第17話

 気が弱い人ならば、道具を見ただけで倒れてしまいそうな、挟まった血肉が腐り、血によって錆びている数々の拷問器具。

 培養液に浸されている壁一面の棚を埋め尽くすほど大量の人心臓。

 生命を冒涜しているとは思えない数々の生き物、魔物を合わせて作られたキメラの死骸。

 野ざらしで置かれているのに一切腐ることもなく残されている人間の子宮。

 一体何の生物なのか見てわからない小さなピクピクと動く肉塊。

 ギチギチという不快な音を死ぬことなく鳴らし続けるかご一杯に敷き詰められた歪な形の蝿たち。

 昔のことを記しされた石版、書物。


 そして。

 

 元々生まれたときに僕の体に入っていた数々の臓器、肉、骨、皮が地面に適当に転がっていた。
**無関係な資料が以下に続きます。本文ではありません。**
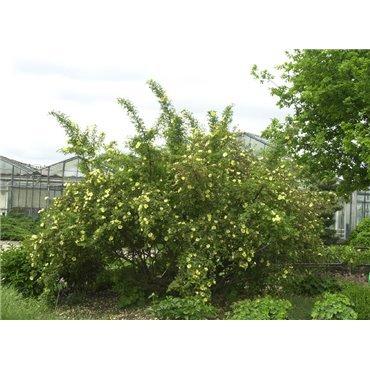 Strauchrose Rosa hugonis (R) ( Wildrose )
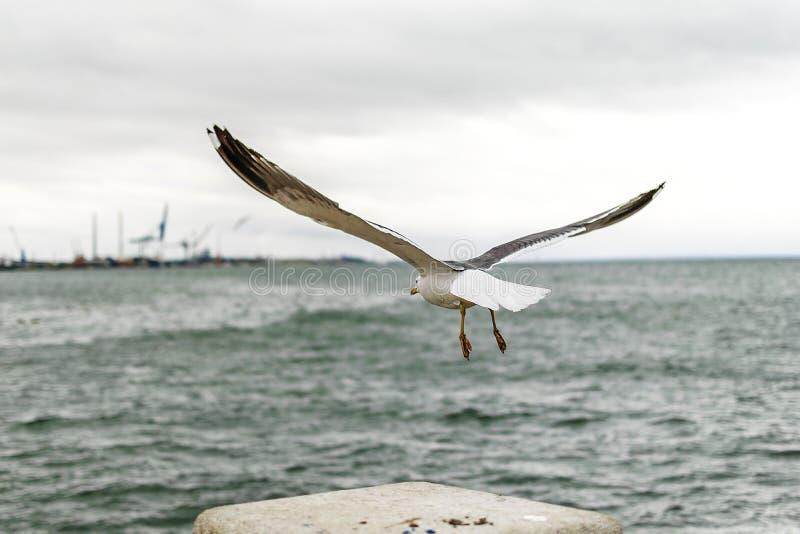 Seagull bierze daleko na chmurnym dniu fotografia stock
 僕の殆どの体は既に別のものへと変えられていて、今、僕と言えるのは脳だけだ。


「……?」

 

 下手な拷問室よりも……いや、この世界に存在しているどんな部屋よりも遥かにおぞましく、生命を冒涜しているその部屋。

 一般的にとてもきれいとは言い難いその部屋であるが、ここは僕の想像以上にきれいだった。

 

 別に管理自体はさほど難しくない。

 やり方さえ教えればレミアやアレナであっても可能だろうが……この村にそんなことができる人なんていな……い……。


「もしかして……レーニャ?」

 

 僕の頭の中に、まだこんな部屋を作らずに、レーニャの前で色々と非人道的なじゃない実験をしているところをずっと見ていたレーニャんの顔が思い浮かんだ。


「いや……まさかな」

 

 僕は己に飛来した考えをバカバカしいと一蹴し、自分の気の所為ということにした。


「さて……整理と、調整をするとしようかな」

 

 僕は異空間収納からナイフを取り出し、自分の肌に押し当てる。


 鮮血が舞う。

 

 狂気が嗤う。……その下には一人の少女の愛と献身が隠れていた。

 

 

 あとがき

 ちなみにだけど、レーニャは狂人じゃない。

 レーニャは人体がどうなっているとかよくわかっていないから、非人道的な実験をしているとあまりわかっていない。